Provided text:
Wednesday, July 12, 2006

POACHED PEACH AND LEMON ICE CREAM

Tonight we get tested again, this time on lessons 10 through 18 from our Level One textbooks and recipes. We're meant to focus on marmites, doughs, chicken preparation and vinaigrette. And we must really be into the summer menu as the dessert we'll be making in pastry tonight is a simple minced fruit with ice cream.

More after class...

DISH: Poached Peach With Raspberries, Lemon Verbena Ice Cream (Lyon), Peche Pochee Et Framboises, Glace A La Verveine

For the Ice Cream

Boil one liter of milk, remove from heat and add 100 G roughly chopped Lemon Verbena leaves and infuse for several hours. Whisk 16 egg yolks with 250 G sugar until pale yellow. Boil milk againand temper egg-sugar mixture with it. Cook custard slightly but don't allow eggs to curdle then strain it through a fine cninois and set over ice.

Finely mince 40 G Verbena leaves and when custard cools, add it and juice from one lemon. Process custard in the ice cream machine and place the ice cream in the freezer until service.

For the Peaches

Mondez four peaches and poach them until tender in a sumple syrup made from 500 G of sugar and 500 ML of water.

Assembly

Put a portion of ice cream at the bottom of a wide coupe. Cut a peach in two and place a peach half on top of the ice cream. Surround with some raspberries and spoon about two tablespoons of coulis over everything. Garnish with a verbena sprig.

BREAKDOWN: Wow, what an unmitigated disaster. About 15 minutes after I left the house for school it started to rain, no not rain--pour. It's the kind of rain I love, just not when I'm carrying several electronic devices. The umbreller-fellers hadn't come out from wherever they hide and if I waited around under an awning I was going to be late for class so I bought a copy of The Times and a copy of The Sun, pulled out the Dining sections of each, stashed them safely in my bag and used the rest of them to cover my head as I rushed the rest of the 10 minute walk in a torrential downpour. By the time I arrived at school I was soaked but still managed to sweat, my white t-shirt some bad version of a chef in a wet t-shirt contest (forget that I've gained 10 pounds since I started classes please).

Requirement 1:
According to the cooking-class post, how many egg yolks are whisked with the sugar for the ice cream?
Requirement 2:
In the cooking-class post, take the passage starting with "DISH: Poached Peach" and going on through "ML of water.", and substitute "base" for each occurrence of "custard".
Requirement 3:
Resume the cooking-class post from the point where it stops, carrying on the account of the rainy walk to class.
The listing that follows is separate material, unrelated to the cooking-class post.

Dataset content:
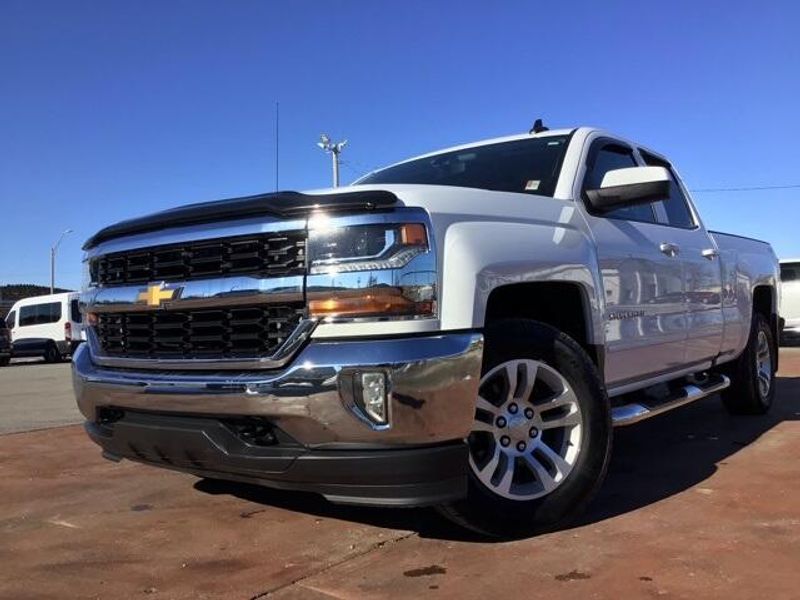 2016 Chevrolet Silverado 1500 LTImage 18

---

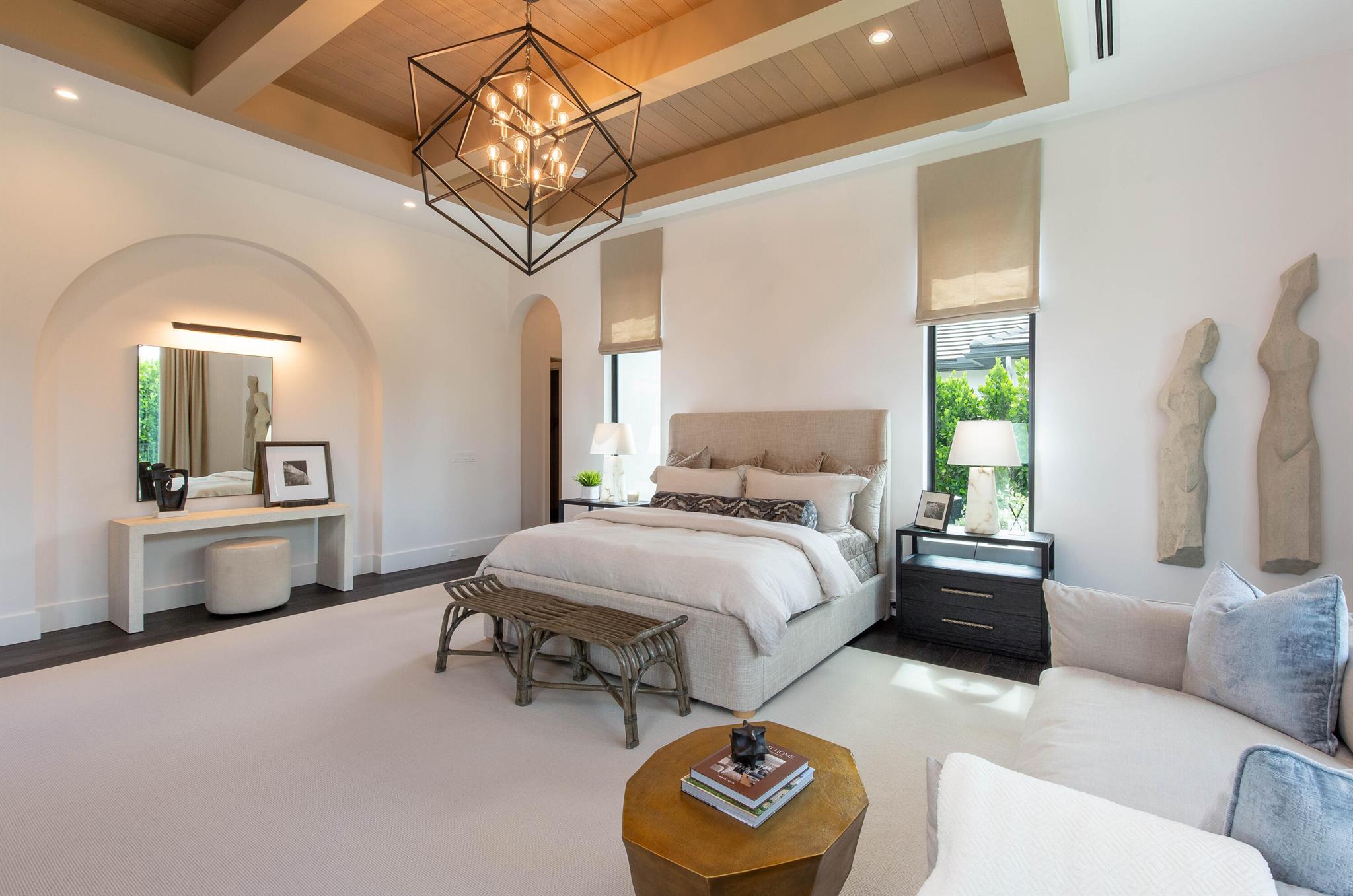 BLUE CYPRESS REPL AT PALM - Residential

Written response 1:
16 egg yolks.

Written response 2:
DISH: Poached Peach With Raspberries, Lemon Verbena Ice Cream (Lyon), Peche Pochee Et Framboises, Glace A La Verveine

For the Ice Cream

Boil one liter of milk, remove from heat and add 100 G roughly chopped Lemon Verbena leaves and infuse for several hours. Whisk 16 egg yolks with 250 G sugar until pale yellow. Boil milk againand temper egg-sugar mixture with it. Cook base slightly but don't allow eggs to curdle then strain it through a fine cninois and set over ice.

Finely mince 40 G Verbena leaves and when base cools, add it and juice from one lemon. Process base in the ice cream machine and place the ice cream in the freezer until service.

For the Peaches

Mondez four peaches and poach them until tender in a sumple syrup made from 500 G of sugar and 500 ML of water.

Written response 3:
So I arrived on time but my clothes would be soaked after class, the pastry freezers were on the fritz, our pastry chef was as a result in a horrible mood and worst of all my digital camera wouldn't turn on. The prospect of continuing to blog about food without it is...well, I might as well quit writing without it so if it doesn't work tomorrow I'm going to be out another few hundred dollars, something I can't afford right now. But you're not here to listen to me cry about my finances let's just say that there are no pictures of tonights' dessert (though we're probably all the better for it) and get back to class.

The freezers, on the fritz, the dish...LEMON-VERBENA ICE CREAM. Did I mention the freezers were on the fritz. The freezers were on the fritz. There was no air-conditioning in pastry and could you believe it but the freezers were on the fritz. That's pretty much like death right there and it put our chef in a foul, foul mood. We ammended the recipe per Chef's instructions, 1 L milk and 1 L cream, 200 G of lemon verbena insteadh of 140G, 8-10 yolks instead of 16, and a touch of green food coloring. For the raspberry coulis, 1-2 pints of raspberry, sugar, juice from one lemon, simmered on the stove top until it breaks down and masticates but is still runny.

Chef also suggested mint leaves brushed with egg white and dipped in confectioner's sugar for garnish.

The ice cream was being processed in the machine ahead of the time he gave us as our goal, 7:30 p.m. but still we were told we were wasting time. No, Chef said, we shouldn't use the working freezers in Level II, for some reason no one thinks to use salt in the ice bath to cool the creme anglaise quicker so that we can set it (salt brings down the temperature of the ice), no we shouldn't do the Tuesday or Thursday recipes (or the others we brought like the recipe for Boca Negra Chocolate Chipotle Cake I brought) even though we have time but instead we should do some turns of Pate Feuilletee, pastry filled with cold butter which because the freezers aren't working is pretty much melted, even though it's melting as we touch it, ruining them immediately, yes he's sure we should go ahead anyway, and no we should stop because it's obviously not working. Getting the picture?

Then one of our group over-poached the peaches but because they were told to keep them on the stove by Chef, we get reamed and have to repeat the peach poaching and to boot two hours later, the ice cream hasn't set in the one freezer that is working, the service freezer. That's right, peaches with gloop. Then the sugar baskets won't come off of the ladles, who knows why. Melted sugar, 600 G, with water, a pinch of cream of tartar and then about 50 G of corn syrup added on the heat once the sugar and water have melted, then heated to 162F and strung over a large, oiled ladle.

After struggling for a half hour with the sugar baskets I gave up but one of our group, Tim perservered. He sprayed a lot of Pam on the ladles, drizzled the sugar into the basket shape, dipped the ladle entirely in a bowl of cold water and presto, the baskets slipped off. Nice job on Tim, seriously. We had baskets for service to cover up our desserts which I tasted at the end, ugh, what a disaster. Ideally, the basket should have been open and at the bottom of the bowl not trying to hide what was underneath.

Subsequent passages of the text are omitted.